Return to work, John Lewis urges over-50s


John Lewis boss pleads with over-50s to ditch retirement and return to work to prevent stagflation

The boss of John Lewis has called on the over-50s to re-enter the workforce to prevent the economy from falling into the grip of ‘stagflation’.

Dame Sharon White, who has headed the department store group since February 2020, said the labour market was ‘tight’ due to fewer people looking for work, explaining that this would ‘inevitably’ lead to more inflation.

White pleaded for the 1million who had left the workforce during the Covid-19 pandemic – most of whom were aged between 50 and 70 – to return to the job market and called on the Government to provide support.

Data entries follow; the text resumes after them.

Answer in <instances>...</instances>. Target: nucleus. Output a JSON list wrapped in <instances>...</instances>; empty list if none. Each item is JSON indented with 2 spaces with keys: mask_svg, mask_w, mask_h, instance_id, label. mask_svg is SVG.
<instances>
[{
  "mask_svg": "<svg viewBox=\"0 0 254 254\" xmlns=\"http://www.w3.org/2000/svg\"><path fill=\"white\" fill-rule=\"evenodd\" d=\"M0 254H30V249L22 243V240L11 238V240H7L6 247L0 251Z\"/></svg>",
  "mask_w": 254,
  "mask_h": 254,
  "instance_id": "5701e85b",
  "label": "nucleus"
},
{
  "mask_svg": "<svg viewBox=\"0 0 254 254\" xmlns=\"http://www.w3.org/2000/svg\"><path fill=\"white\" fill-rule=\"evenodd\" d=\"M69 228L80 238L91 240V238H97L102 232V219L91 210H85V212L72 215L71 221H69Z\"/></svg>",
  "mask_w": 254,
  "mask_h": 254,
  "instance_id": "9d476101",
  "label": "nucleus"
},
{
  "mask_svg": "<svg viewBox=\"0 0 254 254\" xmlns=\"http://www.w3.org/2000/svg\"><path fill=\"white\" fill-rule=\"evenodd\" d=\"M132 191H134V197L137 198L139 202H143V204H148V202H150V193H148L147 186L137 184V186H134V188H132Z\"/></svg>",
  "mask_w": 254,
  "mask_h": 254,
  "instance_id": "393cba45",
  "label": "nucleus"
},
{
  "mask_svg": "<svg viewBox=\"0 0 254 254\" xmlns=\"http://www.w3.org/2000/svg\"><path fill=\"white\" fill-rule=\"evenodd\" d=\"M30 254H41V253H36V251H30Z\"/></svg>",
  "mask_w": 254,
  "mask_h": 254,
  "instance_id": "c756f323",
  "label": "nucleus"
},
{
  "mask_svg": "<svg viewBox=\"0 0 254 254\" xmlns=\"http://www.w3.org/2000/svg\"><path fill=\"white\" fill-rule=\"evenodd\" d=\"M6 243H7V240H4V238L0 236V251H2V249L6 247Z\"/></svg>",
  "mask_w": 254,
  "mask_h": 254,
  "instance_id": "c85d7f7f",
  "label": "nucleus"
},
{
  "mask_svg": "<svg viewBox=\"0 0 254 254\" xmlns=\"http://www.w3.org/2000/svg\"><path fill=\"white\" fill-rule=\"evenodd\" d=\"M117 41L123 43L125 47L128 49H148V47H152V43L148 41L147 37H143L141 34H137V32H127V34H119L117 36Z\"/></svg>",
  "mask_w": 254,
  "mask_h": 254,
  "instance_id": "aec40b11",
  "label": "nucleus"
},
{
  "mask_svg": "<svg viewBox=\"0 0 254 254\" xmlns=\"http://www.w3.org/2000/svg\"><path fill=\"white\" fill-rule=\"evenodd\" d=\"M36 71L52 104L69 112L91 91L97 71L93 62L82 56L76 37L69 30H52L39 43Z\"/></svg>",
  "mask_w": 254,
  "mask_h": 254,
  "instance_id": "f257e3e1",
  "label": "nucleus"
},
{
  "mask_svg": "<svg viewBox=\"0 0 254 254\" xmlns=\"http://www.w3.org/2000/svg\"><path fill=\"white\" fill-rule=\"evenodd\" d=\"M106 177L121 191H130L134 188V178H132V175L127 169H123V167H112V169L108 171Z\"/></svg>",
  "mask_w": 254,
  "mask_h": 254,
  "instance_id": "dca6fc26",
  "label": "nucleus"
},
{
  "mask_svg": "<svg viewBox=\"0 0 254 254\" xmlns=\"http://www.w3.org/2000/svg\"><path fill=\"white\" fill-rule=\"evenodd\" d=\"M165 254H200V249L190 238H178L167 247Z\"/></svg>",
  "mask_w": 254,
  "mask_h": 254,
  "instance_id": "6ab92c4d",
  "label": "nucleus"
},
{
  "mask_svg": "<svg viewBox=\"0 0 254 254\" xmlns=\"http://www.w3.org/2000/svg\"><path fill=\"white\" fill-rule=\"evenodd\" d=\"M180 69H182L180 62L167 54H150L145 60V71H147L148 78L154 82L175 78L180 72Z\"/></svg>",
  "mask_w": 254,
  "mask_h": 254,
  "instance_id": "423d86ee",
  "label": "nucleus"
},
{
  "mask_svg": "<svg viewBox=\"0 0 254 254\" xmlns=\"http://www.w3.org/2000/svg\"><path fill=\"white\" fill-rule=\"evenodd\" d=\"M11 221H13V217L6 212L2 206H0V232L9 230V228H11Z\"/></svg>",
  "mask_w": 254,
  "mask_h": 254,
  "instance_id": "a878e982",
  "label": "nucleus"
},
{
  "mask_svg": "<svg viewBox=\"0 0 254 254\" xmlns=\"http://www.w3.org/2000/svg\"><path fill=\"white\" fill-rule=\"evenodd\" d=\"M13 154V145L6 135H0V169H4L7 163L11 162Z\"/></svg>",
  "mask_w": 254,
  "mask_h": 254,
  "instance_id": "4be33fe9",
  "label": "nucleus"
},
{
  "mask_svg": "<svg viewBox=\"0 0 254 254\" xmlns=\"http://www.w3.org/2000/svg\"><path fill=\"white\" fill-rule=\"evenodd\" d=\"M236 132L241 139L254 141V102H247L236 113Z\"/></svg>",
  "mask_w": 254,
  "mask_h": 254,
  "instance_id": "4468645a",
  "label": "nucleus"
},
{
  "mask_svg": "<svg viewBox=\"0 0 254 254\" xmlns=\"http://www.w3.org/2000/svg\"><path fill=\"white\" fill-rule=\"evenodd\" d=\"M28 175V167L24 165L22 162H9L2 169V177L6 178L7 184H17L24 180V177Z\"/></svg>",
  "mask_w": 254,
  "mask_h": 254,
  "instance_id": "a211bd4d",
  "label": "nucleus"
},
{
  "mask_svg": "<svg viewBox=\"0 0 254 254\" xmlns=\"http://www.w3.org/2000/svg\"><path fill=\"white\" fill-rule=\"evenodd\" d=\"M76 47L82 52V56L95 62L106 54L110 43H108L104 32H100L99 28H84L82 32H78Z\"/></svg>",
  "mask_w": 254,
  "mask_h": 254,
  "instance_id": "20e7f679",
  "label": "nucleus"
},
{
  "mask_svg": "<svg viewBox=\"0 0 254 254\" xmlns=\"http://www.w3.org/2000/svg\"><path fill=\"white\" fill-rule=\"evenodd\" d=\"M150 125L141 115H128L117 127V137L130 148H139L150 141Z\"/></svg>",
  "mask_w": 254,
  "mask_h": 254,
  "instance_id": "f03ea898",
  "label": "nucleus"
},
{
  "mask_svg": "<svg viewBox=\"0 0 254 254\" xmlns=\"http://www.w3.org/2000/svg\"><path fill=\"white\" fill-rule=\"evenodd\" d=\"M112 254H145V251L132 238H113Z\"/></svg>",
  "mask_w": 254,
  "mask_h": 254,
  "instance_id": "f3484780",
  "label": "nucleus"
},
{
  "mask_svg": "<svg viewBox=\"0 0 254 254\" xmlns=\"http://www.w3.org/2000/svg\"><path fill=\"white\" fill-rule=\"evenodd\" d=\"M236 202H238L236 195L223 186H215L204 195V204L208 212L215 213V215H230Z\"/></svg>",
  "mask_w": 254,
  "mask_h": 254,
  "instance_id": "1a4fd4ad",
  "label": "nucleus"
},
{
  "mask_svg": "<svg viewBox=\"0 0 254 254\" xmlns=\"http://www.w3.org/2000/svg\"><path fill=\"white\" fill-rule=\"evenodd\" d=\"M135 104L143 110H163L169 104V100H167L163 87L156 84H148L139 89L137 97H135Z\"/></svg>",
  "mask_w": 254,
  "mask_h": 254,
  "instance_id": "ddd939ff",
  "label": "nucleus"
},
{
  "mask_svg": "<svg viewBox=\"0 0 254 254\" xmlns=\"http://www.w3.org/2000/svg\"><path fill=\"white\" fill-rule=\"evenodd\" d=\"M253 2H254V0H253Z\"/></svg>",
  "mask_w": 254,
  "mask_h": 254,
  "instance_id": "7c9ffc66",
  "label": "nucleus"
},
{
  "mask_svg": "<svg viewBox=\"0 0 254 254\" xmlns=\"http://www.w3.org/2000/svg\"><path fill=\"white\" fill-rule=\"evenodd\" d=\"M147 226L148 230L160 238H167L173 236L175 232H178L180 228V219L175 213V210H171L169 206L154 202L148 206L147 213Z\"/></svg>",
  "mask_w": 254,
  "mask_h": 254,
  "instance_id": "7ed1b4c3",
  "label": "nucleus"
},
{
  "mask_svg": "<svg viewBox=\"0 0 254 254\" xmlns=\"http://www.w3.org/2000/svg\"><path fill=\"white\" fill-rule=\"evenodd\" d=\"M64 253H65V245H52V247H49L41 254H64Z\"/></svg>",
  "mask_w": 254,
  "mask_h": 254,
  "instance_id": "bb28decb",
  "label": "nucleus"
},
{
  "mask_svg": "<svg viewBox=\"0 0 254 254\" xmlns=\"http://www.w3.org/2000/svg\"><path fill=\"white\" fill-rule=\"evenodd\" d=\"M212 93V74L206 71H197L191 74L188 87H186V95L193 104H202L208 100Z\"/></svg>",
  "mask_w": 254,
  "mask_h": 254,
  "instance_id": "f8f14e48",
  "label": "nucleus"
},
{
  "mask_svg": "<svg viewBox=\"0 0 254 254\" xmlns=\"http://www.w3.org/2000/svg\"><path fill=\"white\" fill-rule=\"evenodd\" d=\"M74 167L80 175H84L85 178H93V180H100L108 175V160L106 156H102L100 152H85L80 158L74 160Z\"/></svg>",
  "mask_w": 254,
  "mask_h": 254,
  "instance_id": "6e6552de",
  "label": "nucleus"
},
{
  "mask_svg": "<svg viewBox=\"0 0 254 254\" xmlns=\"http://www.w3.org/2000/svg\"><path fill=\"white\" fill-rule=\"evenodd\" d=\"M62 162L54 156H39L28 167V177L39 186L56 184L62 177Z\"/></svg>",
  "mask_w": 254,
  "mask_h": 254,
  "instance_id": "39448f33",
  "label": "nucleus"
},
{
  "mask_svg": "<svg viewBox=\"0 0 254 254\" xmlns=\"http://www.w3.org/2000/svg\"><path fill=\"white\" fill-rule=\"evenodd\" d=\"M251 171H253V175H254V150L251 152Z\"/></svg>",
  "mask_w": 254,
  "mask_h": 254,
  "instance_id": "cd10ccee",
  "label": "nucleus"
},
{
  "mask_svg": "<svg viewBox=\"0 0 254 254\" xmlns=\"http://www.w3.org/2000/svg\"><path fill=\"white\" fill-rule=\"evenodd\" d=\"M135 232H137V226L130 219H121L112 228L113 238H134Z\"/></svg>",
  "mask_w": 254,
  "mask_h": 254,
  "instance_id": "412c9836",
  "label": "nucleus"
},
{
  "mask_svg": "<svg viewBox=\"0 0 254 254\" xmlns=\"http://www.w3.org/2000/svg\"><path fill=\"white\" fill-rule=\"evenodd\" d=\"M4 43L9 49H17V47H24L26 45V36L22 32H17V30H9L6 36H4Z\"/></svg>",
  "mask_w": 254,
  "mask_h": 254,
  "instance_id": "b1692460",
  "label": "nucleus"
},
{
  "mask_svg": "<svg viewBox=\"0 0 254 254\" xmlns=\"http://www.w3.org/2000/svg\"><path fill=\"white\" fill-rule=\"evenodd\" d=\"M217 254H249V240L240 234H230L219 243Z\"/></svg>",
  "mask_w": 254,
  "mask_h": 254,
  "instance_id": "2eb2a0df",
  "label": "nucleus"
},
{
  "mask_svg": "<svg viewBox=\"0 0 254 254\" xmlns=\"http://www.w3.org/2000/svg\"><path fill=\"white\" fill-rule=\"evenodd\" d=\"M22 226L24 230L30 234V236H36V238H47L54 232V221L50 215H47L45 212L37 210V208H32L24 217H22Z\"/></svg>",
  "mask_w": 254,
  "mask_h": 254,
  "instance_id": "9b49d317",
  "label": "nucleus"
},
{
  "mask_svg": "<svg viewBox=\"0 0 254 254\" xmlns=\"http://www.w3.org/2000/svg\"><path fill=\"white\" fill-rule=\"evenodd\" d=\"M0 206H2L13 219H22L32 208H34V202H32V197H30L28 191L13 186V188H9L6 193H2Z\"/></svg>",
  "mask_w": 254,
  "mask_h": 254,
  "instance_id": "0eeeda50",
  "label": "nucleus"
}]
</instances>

Plea: Sharon White said the labour market was ‘tight’ due to fewer people looking for work

She said such a large number of those leaving the labour market could cause ‘profound, long-term, systemic implications’, adding that she wanted to see ‘more of a debate between business and government’.

She said: ‘The big focus for all of us is how do we avoid stagflation, how do we avoid the UK becoming Japan with very low and very persistent rates of productivity and very low persistent rates of growth. To come out of that, you’ve got to get businesses investing with a stable environment and great support.’

White, 55, warned that ‘never in my working career have I seen such a combination of very difficult factors’ as are facing the UK.

Inflation is expected to hit 13 per cent and the economy is predicted to tip into recession by the end of this year. 

But despite this, job vacancies are running at record highs due to the lack of workers, meaning employers are locked in a fierce battle to attract and retain staff, often by raising wages.

‘There’s not a business in the UK that is not finding it very difficult to recruit at the moment – it’s a big issue,’ White said.

It’s very difficult to recruit at the moment

She said John Lewis, which owns Waitrose, was being ‘very careful’ about how it passed on rising costs to customers.

It also paid a 3 per cent bonus this year to its 800,000 staff while also hiking wages by 2 per cent, but this is still below the inflation rate of 9.4pc.

The firm would be offering its workers a free meal each between October and January, when household energy bills are set to rocket. But White cautioned against hiking wages in response to surging inflation.

‘I think the same dilemmas [John Lewis] faces are the same the whole economy faces,’ she said. ‘On the one hand, we want to do as much as we can but on the other hand, we have to be mindful of a wage-price spiral.’